Records supplied Block Start
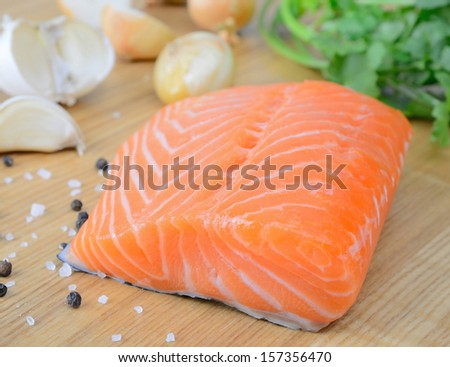 Fresh salmon fillet on the wooden background - stock photo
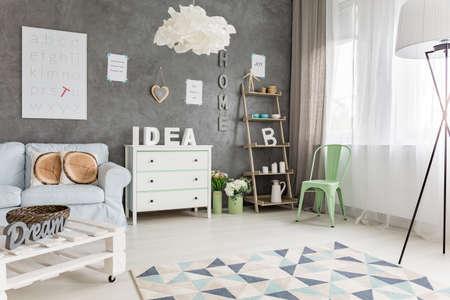 Foto de Modern studio apartment with pastel furniture and big window - Imagen libre de derechos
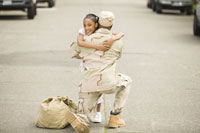 Military soldier hugging  daughter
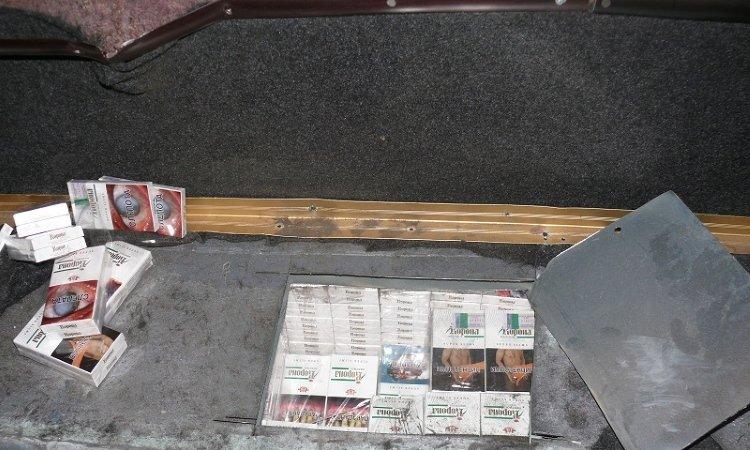 Сигареты в полу автобуса Неоплан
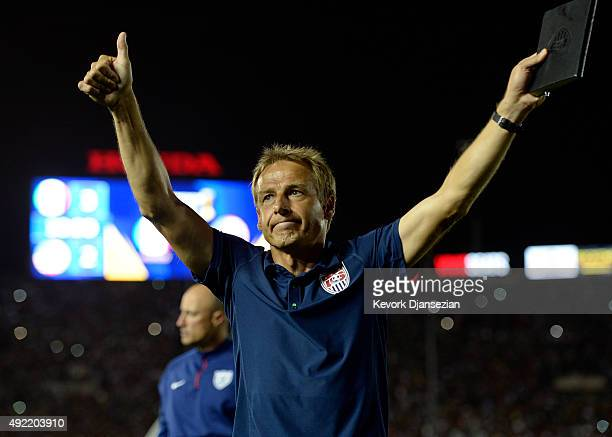 Jurgen Klinsmann head coach of the United States reacts as he leaves the Rose Bowl stadium after Mexico defeated the United States 32 after extra...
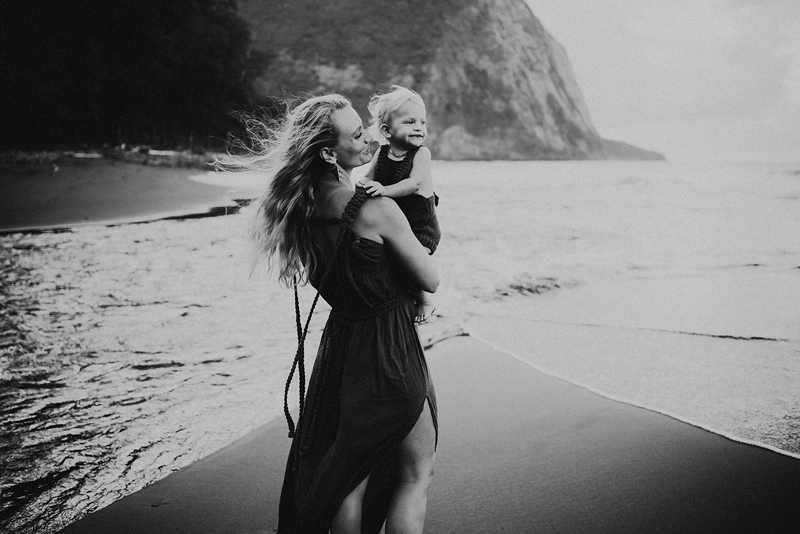 Family Photographer, A woman in a dress holds young child as she walks near the ocean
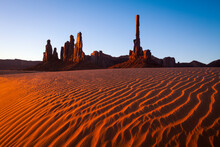 Monument Valley's Totem Pole And Surrounding Sandstone Towers Above Wind Swept Sand Dunes.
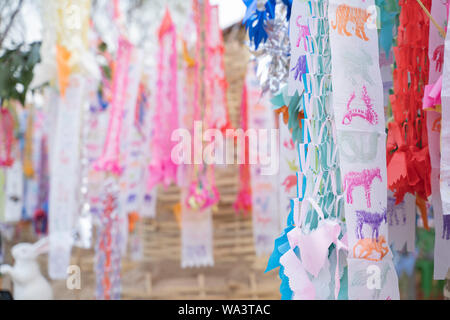 Prayer flags tung Hang with umbrella or Northern traditional flag hang on sand pagoda in the temple for Songkran Festival is celebrated in a tradition - Stock Photo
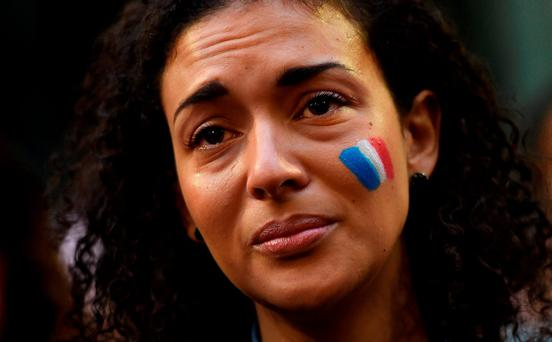 A woman weeps at a vigil held by the local French community in Sydney, as Australians express their solidarity with France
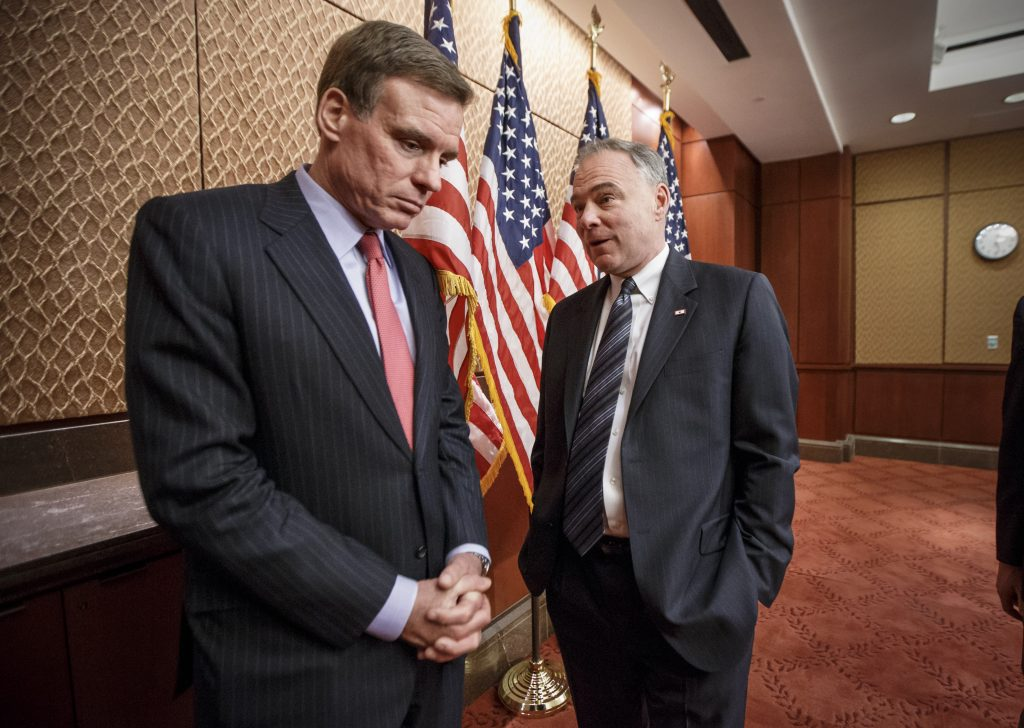 Sen. Mark Warner D-Va. left and Sen. Tim Kaine D-Va. right on Capitol Hill in Feb. 2015
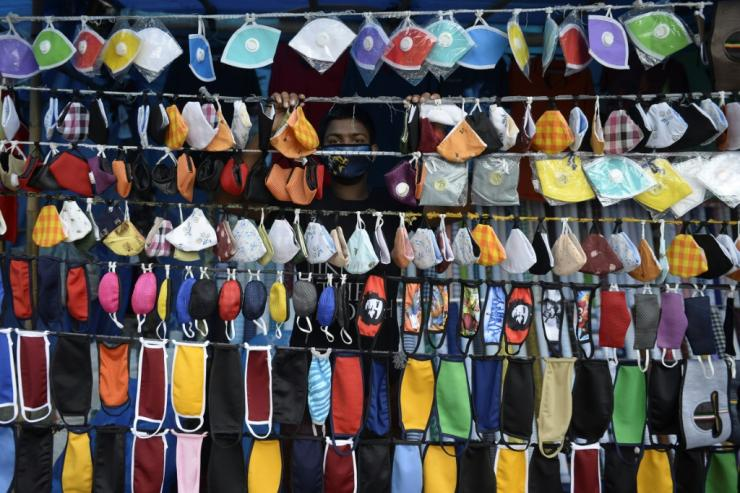A vendor arranges facemasks to sell on a roadside in Hyderabad, India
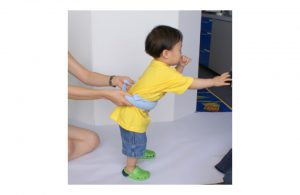 Demonstration of walking support for child using dishtowel.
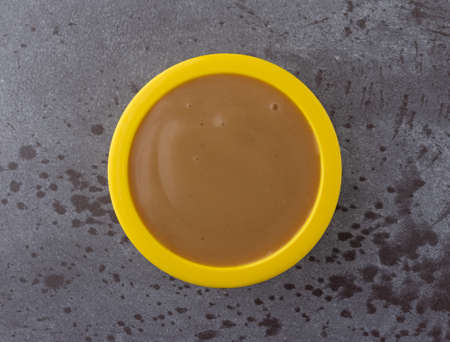 Overhead view of brown turkey gravy in a small yellow bowl on a gray background.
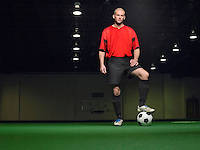 Soccer player standing on ball portrait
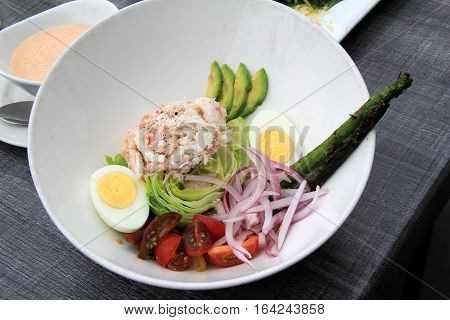 Large white bowl filled with delicious salad of crabmeat,avocado, greens,hard boiled eggs and tomatoes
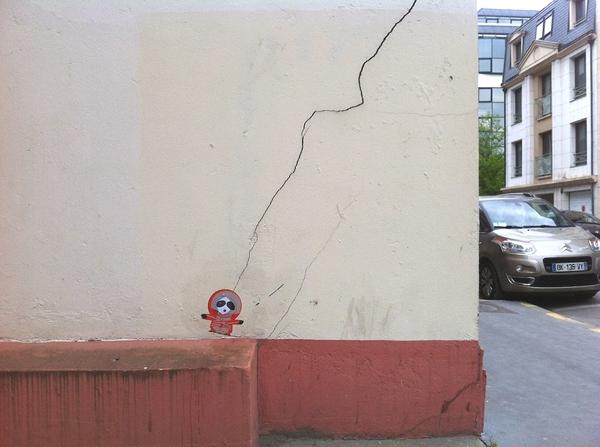Vemos una pared blanca con un zócalo rojo y una grieta que recorre toda la pared al final hay una muñeca que parece atada a una cuerda y es la grieta que hace las veces de cuerda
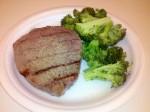 Steak with garlic salt, ground pepper, and broccoli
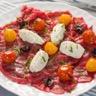 Carpaccio de bœuf tomates confites olives noires au Tartare ail et fines herbes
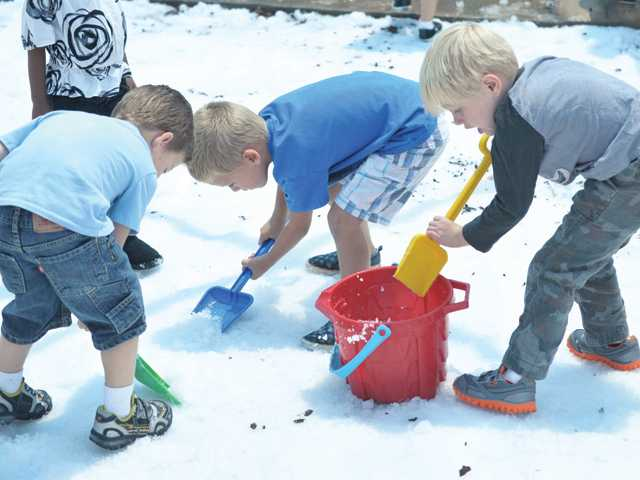 "A group of kindergartners shout ""Let's make ice cream"" as they shovel snow into a bucket during the snow day event at Creative Years Preschool in Santa Clarita on Wednesday."
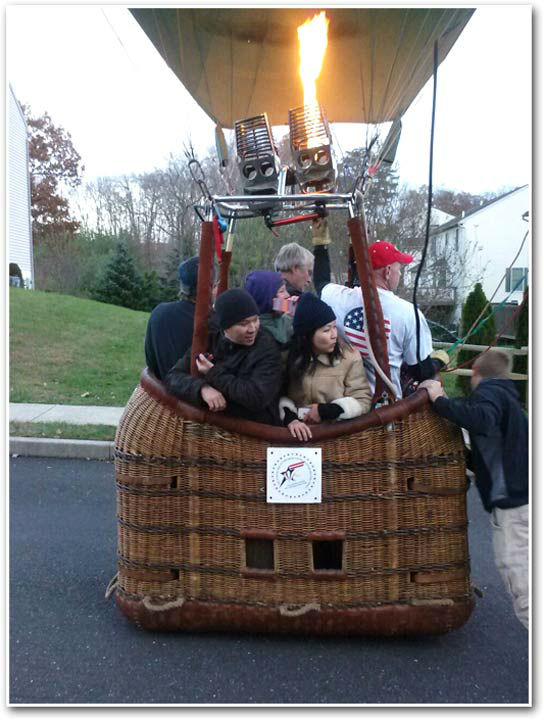 A group of 6 people had to make a quick landing in their hot air balloon on a front lawn in Douglassville, Berks County on November 4, 2013.    An Action News viewer sent in these photos.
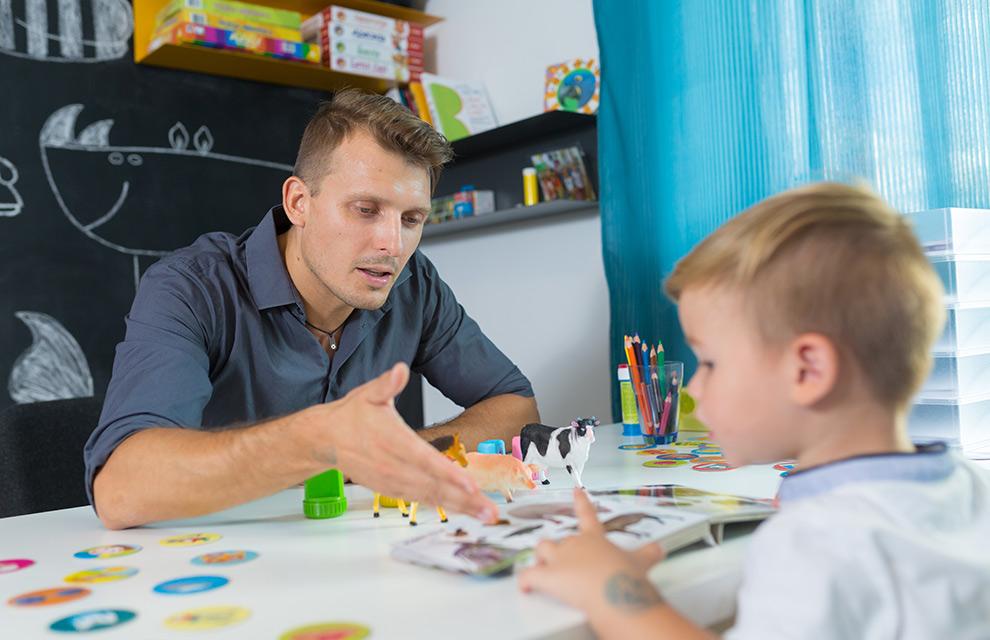 male teacher evaluates a child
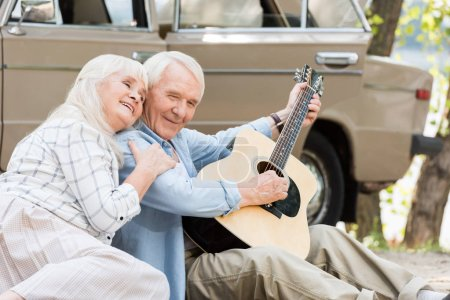 senior woman sitting on sand with man playing guitar against vintage car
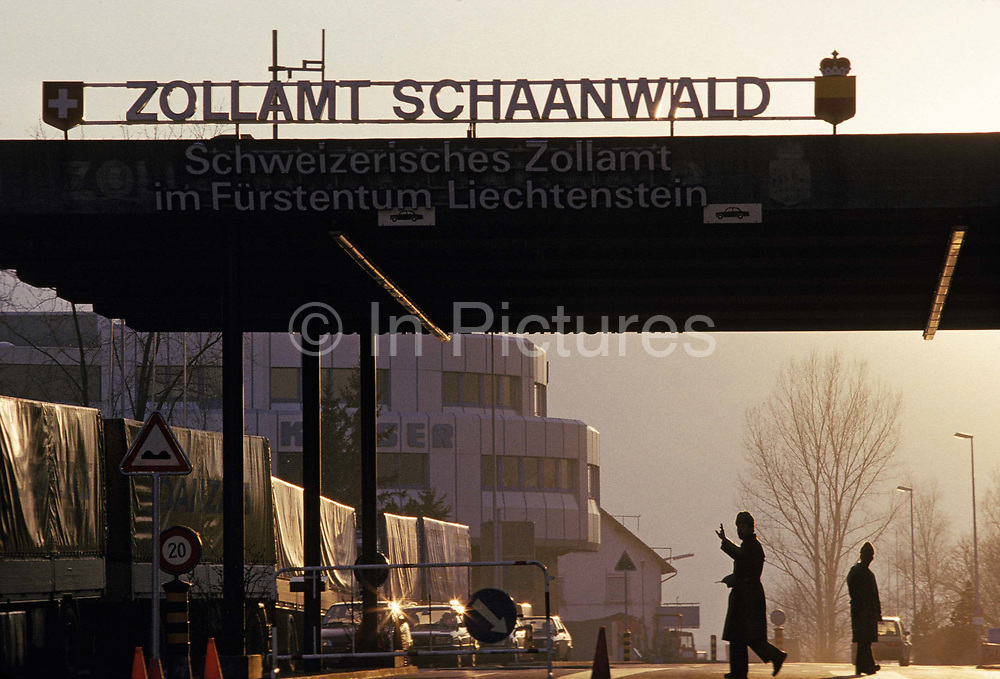 A customs officer holds up a hand to traffic passing through the national border between Liechtenstein and Austria, what the Austrians call a Zoll or Zollamt at Schaanwald, the north-eastern line near the Austrian town of Feldkirch, on 8th February 1990, in Schaanwald, Austria.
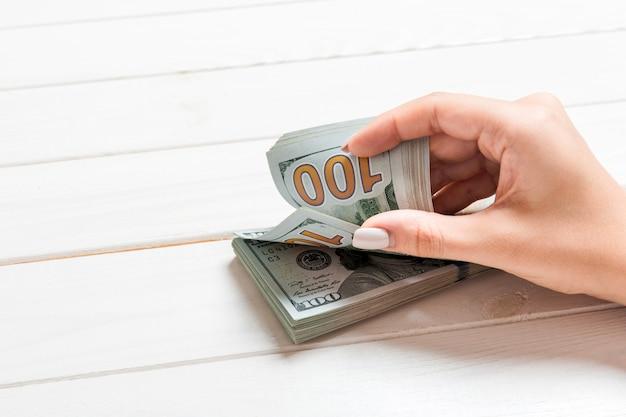 Empresária contando notas de cem dólares em fundo de madeira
Records supplied Block End
> Exercise objective: From the line containing "Steak with garlic" to the last line of the listing above, transcribe each line exactly, skipping the pictures.

> Answer below:
 Steak with garlic salt, ground pepper, and broccoli
 Carpaccio de bœuf tomates confites olives noires au Tartare ail et fines herbes
 "A group of kindergartners shout ""Let's make ice cream"" as they shovel snow into a bucket during the snow day event at Creative Years Preschool in Santa Clarita on Wednesday."
 A group of 6 people had to make a quick landing in their hot air balloon on a front lawn in Douglassville, Berks County on November 4, 2013.    An Action News viewer sent in these photos.
 male teacher evaluates a child
 senior woman sitting on sand with man playing guitar against vintage car
 A customs officer holds up a hand to traffic passing through the national border between Liechtenstein and Austria, what the Austrians call a Zoll or Zollamt at Schaanwald, the north-eastern line near the Austrian town of Feldkirch, on 8th February 1990, in Schaanwald, Austria.
 Empresária contando notas de cem dólares em fundo de madeira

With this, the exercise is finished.